== Objective ==
Extract the rows verbatim from the start through the line containing "The element is sigmoid.", inclusive, omitting the pictures.

== Record set ==
* Begin *
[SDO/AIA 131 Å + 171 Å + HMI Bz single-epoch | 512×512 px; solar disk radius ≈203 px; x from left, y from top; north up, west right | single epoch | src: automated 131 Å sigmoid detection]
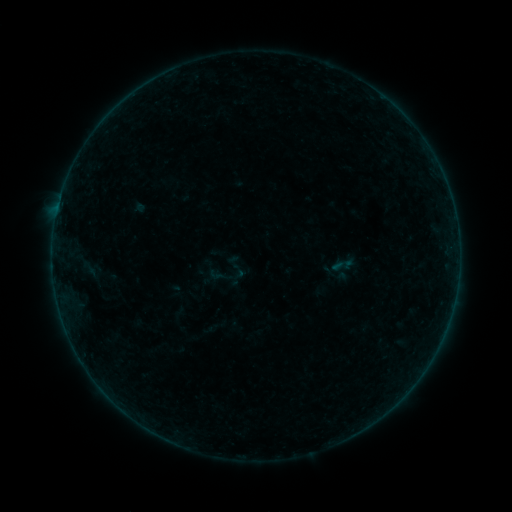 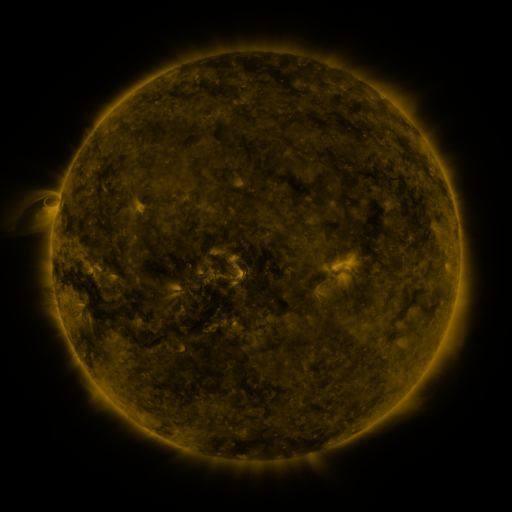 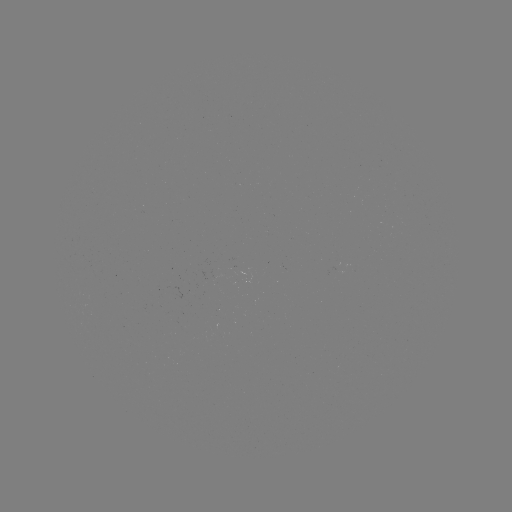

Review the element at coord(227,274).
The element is sigmoid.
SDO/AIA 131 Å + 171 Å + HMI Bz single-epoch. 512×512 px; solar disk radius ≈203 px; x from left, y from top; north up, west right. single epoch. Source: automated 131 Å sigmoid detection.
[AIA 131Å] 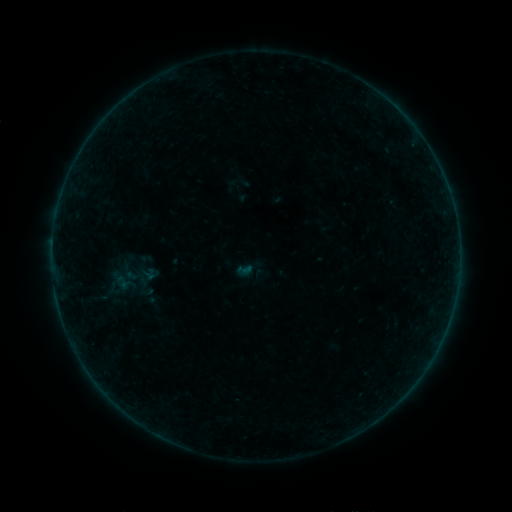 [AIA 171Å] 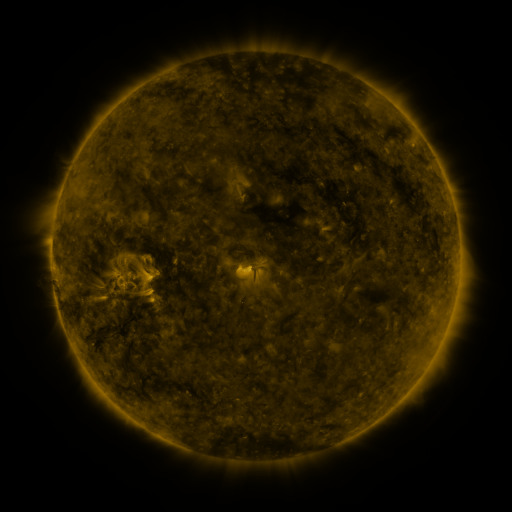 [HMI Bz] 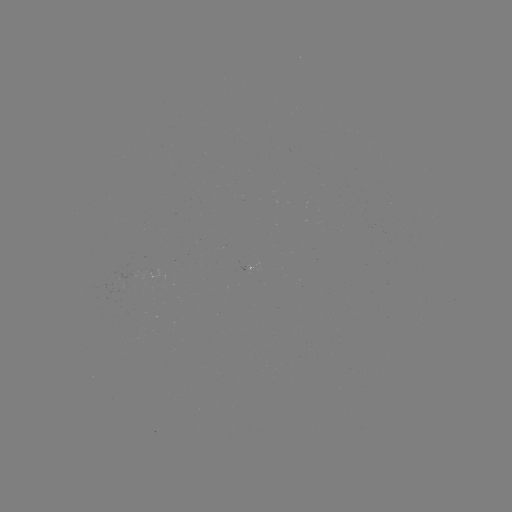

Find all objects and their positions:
sigmoid: (244, 269)
sigmoid: (121, 282)
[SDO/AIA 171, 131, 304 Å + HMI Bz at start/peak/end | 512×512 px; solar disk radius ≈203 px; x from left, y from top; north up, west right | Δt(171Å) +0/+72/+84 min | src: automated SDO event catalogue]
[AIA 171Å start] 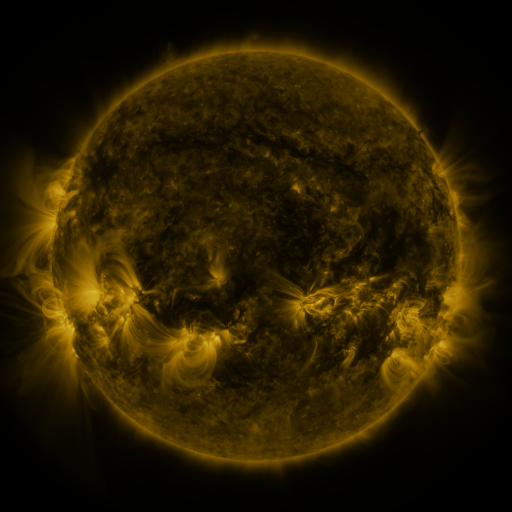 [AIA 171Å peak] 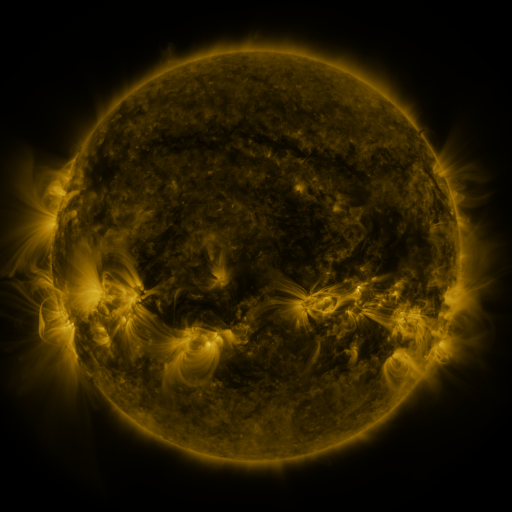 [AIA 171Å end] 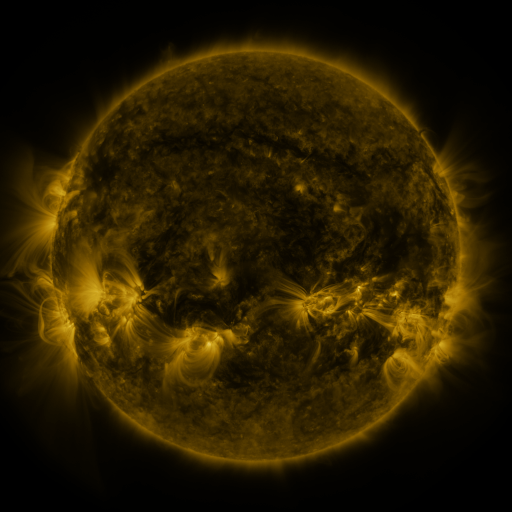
* End *
== Answer to the exercise ==
[SDO/AIA 131 Å + 171 Å + HMI Bz single-epoch | 512×512 px; solar disk radius ≈203 px; x from left, y from top; north up, west right | single epoch | src: automated 131 Å sigmoid detection]

Review the element at coord(227,274).
The element is sigmoid.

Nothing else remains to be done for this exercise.